ワインは噴く

ワインは噴く

みなさんこんにちは。みなさんは「ワインの噴きこぼれ(液漏れ)」をご存じですか?もちろん、シャンパンなどのスパークリングワインは、瓶内に炭酸ガスが充満しているので、抜栓した際にその炭酸ガスと一緒にワインが噴きこぼれてくることはあります。

しかし、炭酸ガスが含まれていない普通のワインでも、条件次第では中のワインが噴きこぼれる事があるのです。しかも、抜栓していない状態でです(さすがにアイキャッチ画像のようには噴きませんが(笑))。そこで今回は、そんな「ワインの噴きこぼれ」について書いてみたいと思います。

ではまずは、「ワインの噴きこぼれ」がどんな状態なのかを実際に見てみましょう。写真はフランスのブルゴーニュの赤ワインです(結構高めのワインです、シクシク(笑))。

まずはキャップシール(瓶口を覆っているフィルム)の画像ですが、空気穴の一部からワインが噴きこぼれた跡が確認できます。

続いてはボトルの側面からの写真ですが、キャップシールの隙間から噴きこぼれたワインが下に向かって垂れた跡が確認できます。

最後はキャップシールを外した瓶口の写真です。明らかに、コルクが噴きこぼれた赤ワインによって染まっているのが確認できます。また、瓶口にも噴きこぼれたワインが乾いたような跡が確認できます。

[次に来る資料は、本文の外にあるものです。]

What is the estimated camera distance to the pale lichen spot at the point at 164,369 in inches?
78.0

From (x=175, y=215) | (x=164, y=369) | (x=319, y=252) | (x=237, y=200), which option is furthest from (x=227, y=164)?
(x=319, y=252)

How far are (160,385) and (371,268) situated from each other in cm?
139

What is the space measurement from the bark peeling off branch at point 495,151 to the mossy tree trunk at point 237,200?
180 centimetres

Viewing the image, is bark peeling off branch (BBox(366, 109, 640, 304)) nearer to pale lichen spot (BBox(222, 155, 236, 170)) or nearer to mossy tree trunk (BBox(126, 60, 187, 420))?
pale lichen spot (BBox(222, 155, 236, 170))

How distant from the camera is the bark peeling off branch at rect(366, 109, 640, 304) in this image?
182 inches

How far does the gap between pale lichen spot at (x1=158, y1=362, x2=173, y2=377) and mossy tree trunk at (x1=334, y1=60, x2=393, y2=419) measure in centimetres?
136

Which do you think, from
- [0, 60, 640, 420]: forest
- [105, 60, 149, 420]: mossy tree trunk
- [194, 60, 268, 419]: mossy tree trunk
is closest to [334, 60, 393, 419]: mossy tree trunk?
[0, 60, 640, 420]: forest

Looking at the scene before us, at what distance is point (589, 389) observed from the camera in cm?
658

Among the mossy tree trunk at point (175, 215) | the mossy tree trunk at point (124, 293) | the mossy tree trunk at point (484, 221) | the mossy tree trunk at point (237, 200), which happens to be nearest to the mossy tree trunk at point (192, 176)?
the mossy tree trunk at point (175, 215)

このように、「ワインの噴きこぼれ」は、コルクが刺さった状態でも発生するのですが、では一体どうしてこのような現象が起きるのでしょうか?

昔、私は「ワインを暑い場所に置いておくと噴きこぼれる事があるよ」と聞いた事があったので、てっきり中身のワインが沸騰して噴きこぼれるのかと思っていました(よくよく考えたら沸騰するような高温の場所ってないですよね(笑))。そこで、詳しく調べてみると次のような事がわかりました。

それは、液体や気体は冷やすと体積が収縮し、逆に温めると体積が増えるという性質です。これがワインボトルの中でも起こっているのです。つまり、ワインボトル内の液体と気体が温められる事で内部の体積が膨張し始めます。そして、ある程度の体積まで膨張すると瓶内の圧力が高くなりコルクを押し上げ始めます。

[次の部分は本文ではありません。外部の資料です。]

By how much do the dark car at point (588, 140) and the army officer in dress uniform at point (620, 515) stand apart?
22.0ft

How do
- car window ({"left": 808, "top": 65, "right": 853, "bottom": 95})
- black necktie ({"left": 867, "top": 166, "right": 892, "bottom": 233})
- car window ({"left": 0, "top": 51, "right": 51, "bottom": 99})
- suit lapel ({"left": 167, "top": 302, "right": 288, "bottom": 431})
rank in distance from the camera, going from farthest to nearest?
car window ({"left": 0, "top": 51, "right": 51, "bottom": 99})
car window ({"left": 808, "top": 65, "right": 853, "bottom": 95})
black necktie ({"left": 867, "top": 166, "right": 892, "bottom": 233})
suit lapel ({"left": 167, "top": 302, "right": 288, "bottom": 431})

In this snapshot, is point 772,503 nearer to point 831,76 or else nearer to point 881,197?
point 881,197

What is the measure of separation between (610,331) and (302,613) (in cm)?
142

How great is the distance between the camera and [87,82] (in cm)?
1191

しかし、キャップシールや配送時であれば段ボールが蓋の役目を果たし、完全にコルクが抜ける事はありません。そしてそのうちに、押し上がったコルクの隙間から押し出されるようにワインが漏れ出します。その後、ボトル内の圧力が抜け切ると噴きこぼれは止まります。そして、ワインボトル内の温度が下がり始めると、今度は体積が収縮を始めます。

すると、今度はボトル内の圧力が低下するので、コルクを内部に引っ張りながら外気を吸引し始めます。そして、ボトル内の圧力が安定すると外気の吸引が止まり、何事もなかったかのような噴きこぼれワインボトルが完成するのです(笑)。

この噴きこぼれは、実は夏場のクール便配送時によく起こります。ワインは高温下では品質の劣化が起こるので、夏場の配送はクール便が一般的に使われます。この時、ワインは冷やされるのでボトル内の体積が収縮し、通常時よりも外気を吸引した状態となります。

その後、配送時や荷物受け取り後に外気温にさらされるなどして急激に温度が上昇すると、通常よりも多い気体が含まれたボトル内部で体積の膨張が急激に起こるので、より噴きこぼれを起こしやすくなるのです。

いかがでしたか?この「ワインの噴きこぼれ」が起きると、基本的に売り物にはなりません(必ずしも品質が劣化しているとは言えませんが、それでも急激な温度変化にさらされた事、外部から空気(酸素)を吸引した事で酸化が促進している可能性、そして何より量が減っているので売れません(笑))。みなさんも、ワインを買う時には噴きこぼれがないかを確認して、特に夏場にワインを買ったり配送する時には、噴きこぼれが発生するリスクに注意するようにして下さいね。